Ces stéréotypes, même bien intentionnés, peuvent créer des prophéties auto-réalisantes : si l’on considère qu’une génération est “moins motivée” ou “moins capable de s’engager”, on finit par la gérer différemment — avec moins de confiance ou de responsabilités — et donc à produire le comportement que l’on redoutait.
Le regard qu’on pose sur l’autre influence ensuite ses comportements.
Cultiver la diversité plutôt que les différences
Plutôt que d’opposer les générations, l’enjeu consiste à valoriser la diversité des parcours, des âges et des expériences.
Chacune et chacun, selon son histoire et son regard, apporte une perspective précieuse sur le travail :
la mémoire et la stabilité des uns ;
la créativité et la remise en question des autres.
Cette complémentarité nourrit l’évolution des organisations, qui reposent souvent sur un équilibre subtil entre continuité et innovation.

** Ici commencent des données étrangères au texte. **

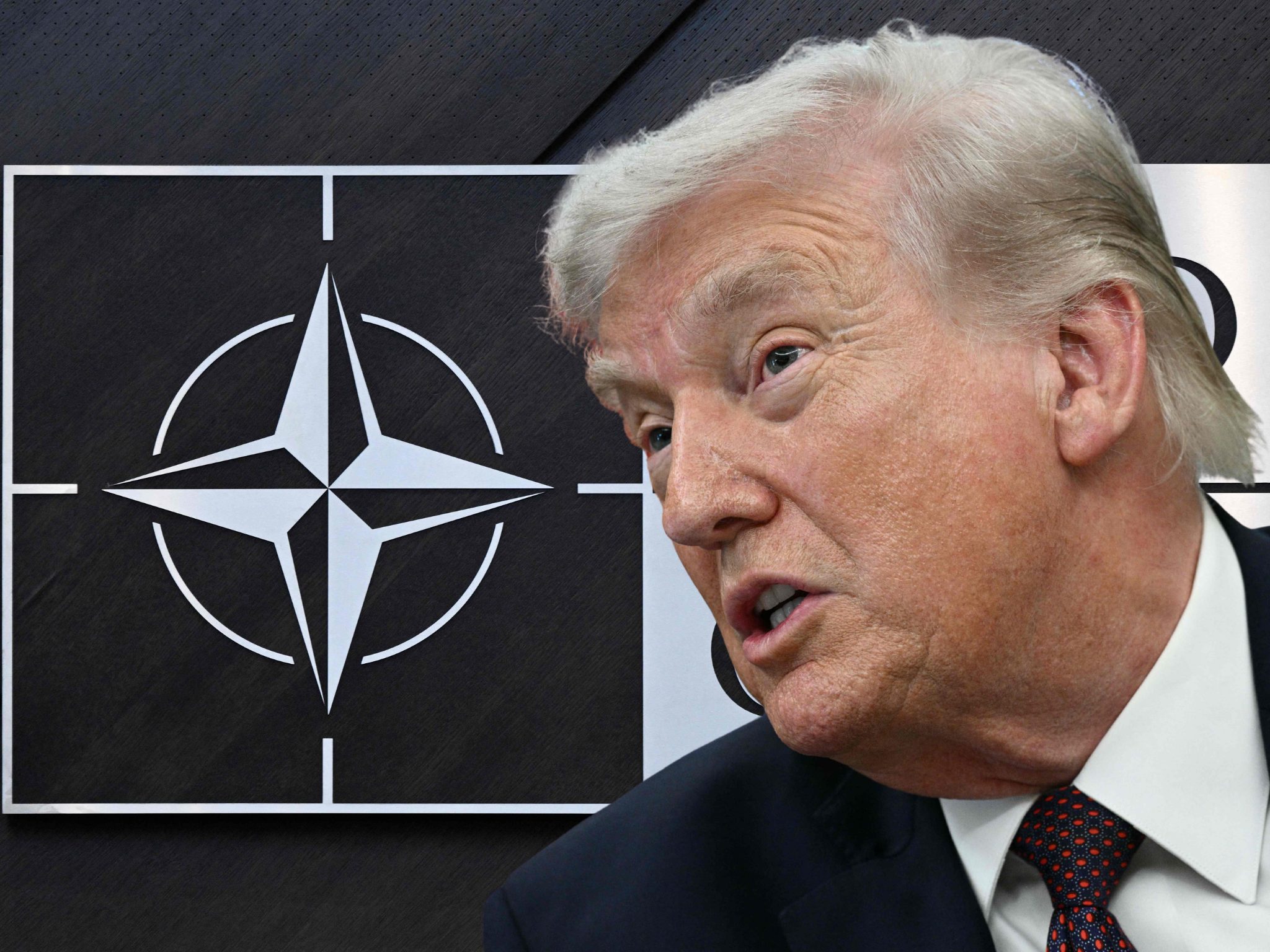 Iran-Konflikt: Trump zweifelt an Zukunft der Nato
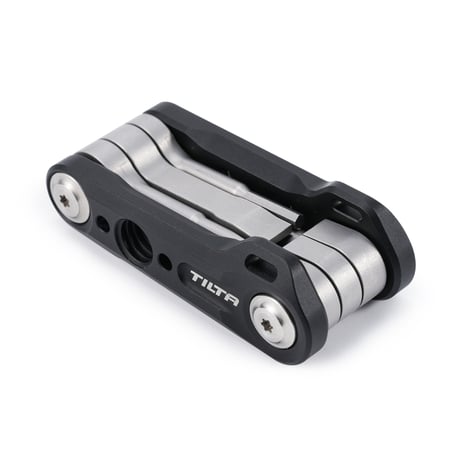 多機能ミニツールキット Tilta Multi-Functional Mini Tool Kit (TA-MMT-B/TG)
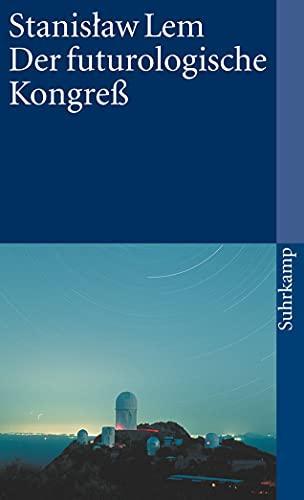 Stanisław Lem: Der futurologische Kongreß (Paperback, German language, 2001, Suhrkamp)
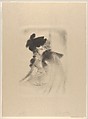 Portrait of a Woman (Portrait de femme), from "L'Estampe Originale", Antonio de la Gandara French, Spanish, Lithograph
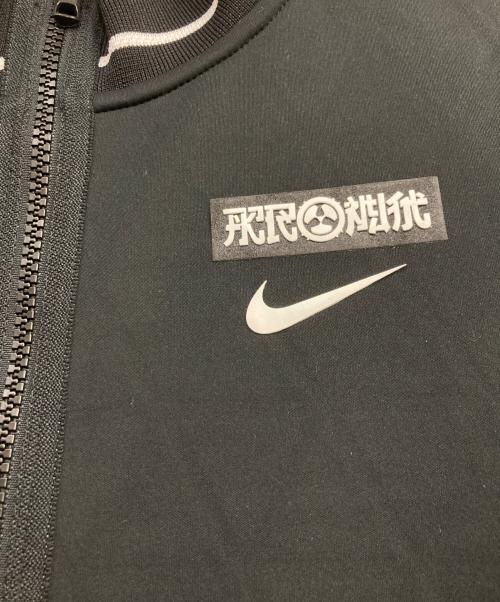 NIKE（ナイキ）NIKE (ナイキ) ACRONYM (アクロニウム) トラックジャケット ブラック サイズ:Sの古着・服飾アイテム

La diversité des âges n’est donc pas un obstacle à gérer, mais une ressource à cultiver — à condition d’en faire une source d’apprentissage collectif plutôt qu’un motif de division.
Changer de regard pour mieux coopérer
Et puisque les études démontrent qu’il y a plus de différences au sein d’une même génération qu’entre générations, il est plus fécond de s’interroger sur ce qui facilite la coopération entre les individus, indépendamment de leur année de naissance.
Rappeler cela, c’est remettre au centre ce qui relie : le travail comme espace de coopération, d’échange et de sens partagé.
La performance durable naît de cette capacité à articuler les différences sans les opposer, et à créer des espaces où chacune et chacun peut se sentir utile, reconnu et acteur.
C’est dans cette alliance que se construit la performance collective et durable.